Going home after the semester hits each student differently. Some of us dread going back to living with our parents, while others feel relieved to get time off from classes and time away from the “on-the-go” lifestyle. Everyone always talks about the challenges of transitioning from being at home to living at college. Yet, no one really tells you how to go from surviving on your own for a year to living back at home with your family. Nothing stays the same as it did from the summer before we left for school.
How do adjust back into the way we lived before one of the most eye-opening years of our lives?
The adjustment hits everyone involved. First, you say goodbye to your college friends for the summer. Your roommate who you talked to before bed every night, your neighbors across the hall you always see when brushing your teeth and the person you sat next to in class every day going on about how annoying the course gets. We sat around with the same people day after day and we never spent time alone. When staying in a dorm, your besties live around the corner and you never got the chance to miss them—until now.
Then you say hello to your family.
You might have lost contact for a bit as you grew too busy for a weekly FaceTime chat. Your house looks a little different than it did when you left as you see your mom remodeled the kitchen and changed up the living room decor. Transitioning back into your house gets a little frustrating. On the bright side, we do get to spend time with our families and revert back to how we lived as a kid. For some of us, we get free rent, free food and lots of quality time. On the other hand, we lose a little bit of freedom. Living in a dorm room or an apartment with your friends eliminates responsibility. As long as you’re satisfied with how clean you keep your house, no one questions you. We no longer come and go as we please, and it gets harder to go out when you live outside of a college town. Even though the age 18 classifies us as “adults,” if you live with your parents you don’t make your own rules. The wise move would be to take this time to slow down. After a year of partying, take advantage of these few dry months to recover.
Now where do you stand with your high school friends?
Last summer centered around the last beach day, last pool party and the last bonfire. Most of the kids you went to school with for 12 years moved on.

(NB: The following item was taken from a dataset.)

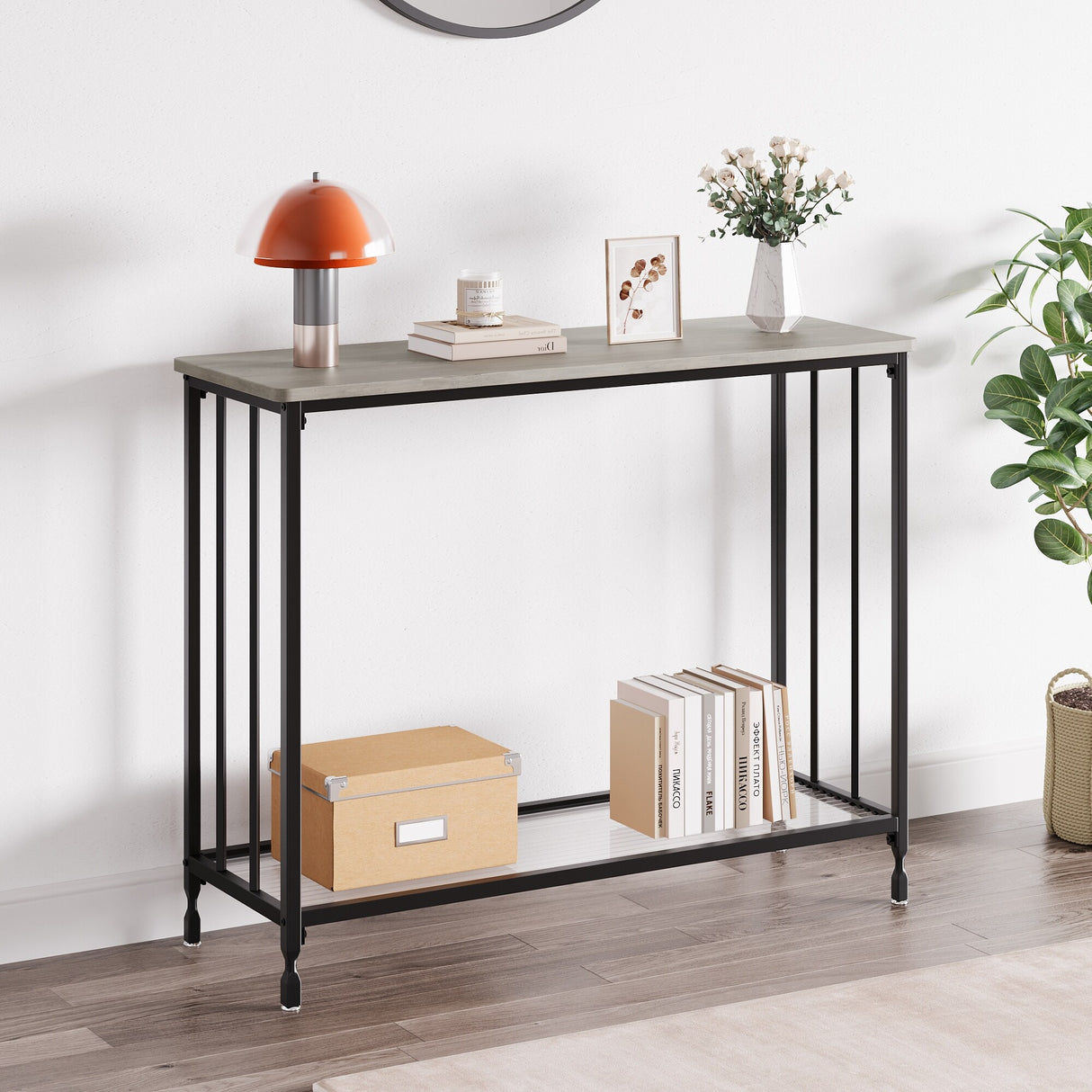2 Tier Retro Console Table with Glass Shelf Storage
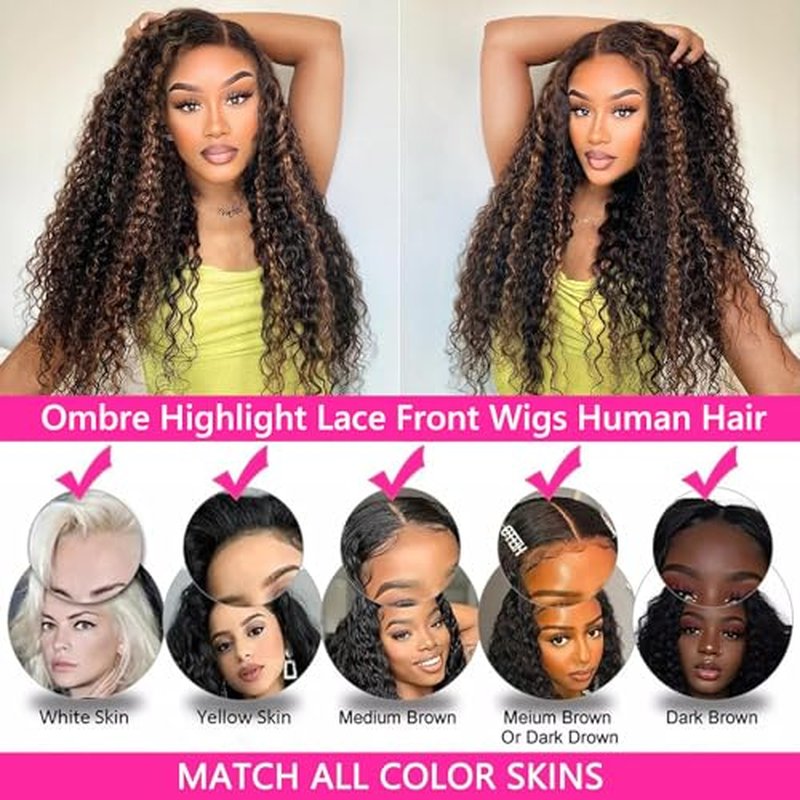 Super idol Highlight Deep Wave Lace Front Wigs Human Hair Brazilian Ombre Lace Closure Wig 4¡¿4 Lace Front 22 Inch Ombre Human Hair Wig Free Part Human Hair Wig Human Hair Wig for Black Women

The last summer before college held so much build up, filled with fear and excitement of the unknown to come. This year, we sit around waiting to go back to school and just trying to fill up the time. We cherish the people we still keep in contact with, but we also realize how many of those we considered our best friends solely because we saw them everyday at school.
Things change. We deal with what gets thrown at us. These few years between high school graduation and college graduation fill up with so many unknowns. Between new relationships, new friends, new jobs and new houses, nothing stays as static as it did through the four years of high school. In just a few weeks, we go back to school and live life the way we did freshman year. But what happens if things changed at school, too? We don’t know if our college friends miss us as much as we miss them, if our classes will be harder, if rent will get more expensive. We can’t predict the future, but we prepare ourselves for the next thing—whatever that may be.